[TASK OBJECTIVE]
Pull every line with "level" from the data below and copy it.

[DATA SUPPLIED]

■ ■ ■

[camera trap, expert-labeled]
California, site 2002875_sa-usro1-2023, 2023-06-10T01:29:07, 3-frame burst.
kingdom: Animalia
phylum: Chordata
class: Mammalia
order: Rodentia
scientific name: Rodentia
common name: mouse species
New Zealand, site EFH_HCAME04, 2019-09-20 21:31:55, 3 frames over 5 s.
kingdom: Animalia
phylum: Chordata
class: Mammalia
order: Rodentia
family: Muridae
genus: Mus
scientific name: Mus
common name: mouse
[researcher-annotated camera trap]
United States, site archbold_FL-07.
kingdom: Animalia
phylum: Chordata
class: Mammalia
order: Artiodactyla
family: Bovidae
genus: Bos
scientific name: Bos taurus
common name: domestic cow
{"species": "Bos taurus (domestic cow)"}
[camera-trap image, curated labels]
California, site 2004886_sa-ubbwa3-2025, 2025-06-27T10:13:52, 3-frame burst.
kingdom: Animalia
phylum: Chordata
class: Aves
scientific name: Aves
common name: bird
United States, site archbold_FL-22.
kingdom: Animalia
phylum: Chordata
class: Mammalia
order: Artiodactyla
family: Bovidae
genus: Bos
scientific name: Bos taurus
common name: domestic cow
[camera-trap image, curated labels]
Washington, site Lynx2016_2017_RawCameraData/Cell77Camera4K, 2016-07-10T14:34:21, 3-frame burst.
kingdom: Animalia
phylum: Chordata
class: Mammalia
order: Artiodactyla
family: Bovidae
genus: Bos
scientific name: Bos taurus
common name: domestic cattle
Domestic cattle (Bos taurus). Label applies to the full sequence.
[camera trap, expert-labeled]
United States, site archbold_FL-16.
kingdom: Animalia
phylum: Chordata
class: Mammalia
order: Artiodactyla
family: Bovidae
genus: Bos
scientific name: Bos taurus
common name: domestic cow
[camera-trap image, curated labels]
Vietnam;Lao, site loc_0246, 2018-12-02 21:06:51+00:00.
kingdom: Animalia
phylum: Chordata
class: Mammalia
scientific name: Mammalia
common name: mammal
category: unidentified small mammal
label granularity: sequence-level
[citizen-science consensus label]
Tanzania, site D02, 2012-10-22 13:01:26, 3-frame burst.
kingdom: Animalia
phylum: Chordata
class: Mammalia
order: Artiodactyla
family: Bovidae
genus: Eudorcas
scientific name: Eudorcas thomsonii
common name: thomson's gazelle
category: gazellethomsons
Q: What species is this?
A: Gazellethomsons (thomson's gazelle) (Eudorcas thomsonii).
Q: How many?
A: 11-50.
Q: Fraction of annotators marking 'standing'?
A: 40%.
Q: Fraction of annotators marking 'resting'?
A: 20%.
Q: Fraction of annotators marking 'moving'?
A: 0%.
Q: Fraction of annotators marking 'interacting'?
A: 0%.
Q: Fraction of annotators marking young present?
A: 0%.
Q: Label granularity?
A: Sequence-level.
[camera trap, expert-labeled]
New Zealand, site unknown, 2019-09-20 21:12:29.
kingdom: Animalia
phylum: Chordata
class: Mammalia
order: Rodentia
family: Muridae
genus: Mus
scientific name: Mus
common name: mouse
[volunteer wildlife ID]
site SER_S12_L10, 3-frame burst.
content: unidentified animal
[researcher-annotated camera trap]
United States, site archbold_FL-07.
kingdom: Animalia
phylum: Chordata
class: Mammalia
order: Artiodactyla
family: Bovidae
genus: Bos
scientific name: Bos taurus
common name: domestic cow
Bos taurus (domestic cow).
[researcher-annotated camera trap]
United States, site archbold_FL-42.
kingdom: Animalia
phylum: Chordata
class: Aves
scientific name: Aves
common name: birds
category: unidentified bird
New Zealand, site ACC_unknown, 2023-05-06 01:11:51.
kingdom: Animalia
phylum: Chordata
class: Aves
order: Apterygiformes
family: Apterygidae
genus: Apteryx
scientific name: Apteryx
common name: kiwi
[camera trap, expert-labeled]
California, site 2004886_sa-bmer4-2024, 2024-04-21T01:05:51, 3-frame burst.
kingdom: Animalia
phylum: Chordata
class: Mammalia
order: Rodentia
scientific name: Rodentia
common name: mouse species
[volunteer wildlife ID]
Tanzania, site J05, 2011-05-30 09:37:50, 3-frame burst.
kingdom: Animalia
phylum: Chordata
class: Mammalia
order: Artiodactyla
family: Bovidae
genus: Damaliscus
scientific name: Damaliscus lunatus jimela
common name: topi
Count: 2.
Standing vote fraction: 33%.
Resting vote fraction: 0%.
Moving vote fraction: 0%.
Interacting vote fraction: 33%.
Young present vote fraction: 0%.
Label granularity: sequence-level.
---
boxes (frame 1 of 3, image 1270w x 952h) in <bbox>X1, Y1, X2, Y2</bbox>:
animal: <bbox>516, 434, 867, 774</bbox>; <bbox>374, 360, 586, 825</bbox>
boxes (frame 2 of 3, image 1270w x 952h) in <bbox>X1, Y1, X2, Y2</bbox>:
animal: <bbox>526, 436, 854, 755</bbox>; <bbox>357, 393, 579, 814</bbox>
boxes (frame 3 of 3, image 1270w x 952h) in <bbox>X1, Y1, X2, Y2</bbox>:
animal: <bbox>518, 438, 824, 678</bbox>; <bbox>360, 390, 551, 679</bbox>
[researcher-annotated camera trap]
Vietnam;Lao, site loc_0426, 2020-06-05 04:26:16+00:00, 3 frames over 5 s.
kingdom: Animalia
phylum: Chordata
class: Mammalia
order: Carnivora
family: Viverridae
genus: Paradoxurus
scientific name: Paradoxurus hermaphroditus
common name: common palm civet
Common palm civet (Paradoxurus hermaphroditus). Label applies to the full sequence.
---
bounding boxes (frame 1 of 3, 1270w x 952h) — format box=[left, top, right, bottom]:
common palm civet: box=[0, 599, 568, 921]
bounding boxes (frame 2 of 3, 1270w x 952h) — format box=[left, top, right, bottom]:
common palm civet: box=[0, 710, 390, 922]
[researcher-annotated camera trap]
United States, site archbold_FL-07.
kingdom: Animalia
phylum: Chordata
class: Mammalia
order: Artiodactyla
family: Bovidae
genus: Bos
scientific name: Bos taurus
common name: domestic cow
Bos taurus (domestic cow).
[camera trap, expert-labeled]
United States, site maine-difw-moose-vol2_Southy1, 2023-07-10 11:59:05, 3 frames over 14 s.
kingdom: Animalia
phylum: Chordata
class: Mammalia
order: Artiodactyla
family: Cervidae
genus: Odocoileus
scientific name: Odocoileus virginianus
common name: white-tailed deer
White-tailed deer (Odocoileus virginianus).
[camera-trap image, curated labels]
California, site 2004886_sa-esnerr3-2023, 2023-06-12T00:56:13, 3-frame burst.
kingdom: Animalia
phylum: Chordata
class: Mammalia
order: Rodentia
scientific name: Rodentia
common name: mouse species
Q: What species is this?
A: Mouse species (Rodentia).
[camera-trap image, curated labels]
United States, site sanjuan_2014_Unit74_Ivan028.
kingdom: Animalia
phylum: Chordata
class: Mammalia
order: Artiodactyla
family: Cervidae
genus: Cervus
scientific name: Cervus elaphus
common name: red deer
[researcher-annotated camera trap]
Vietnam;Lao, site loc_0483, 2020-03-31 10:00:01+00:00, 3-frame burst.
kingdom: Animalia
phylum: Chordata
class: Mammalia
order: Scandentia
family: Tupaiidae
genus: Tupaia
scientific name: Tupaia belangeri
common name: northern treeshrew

■ ■ ■

[RESPONSE AREA]
label granularity: sequence-level
A: Sequence-level.
Label granularity: sequence-level.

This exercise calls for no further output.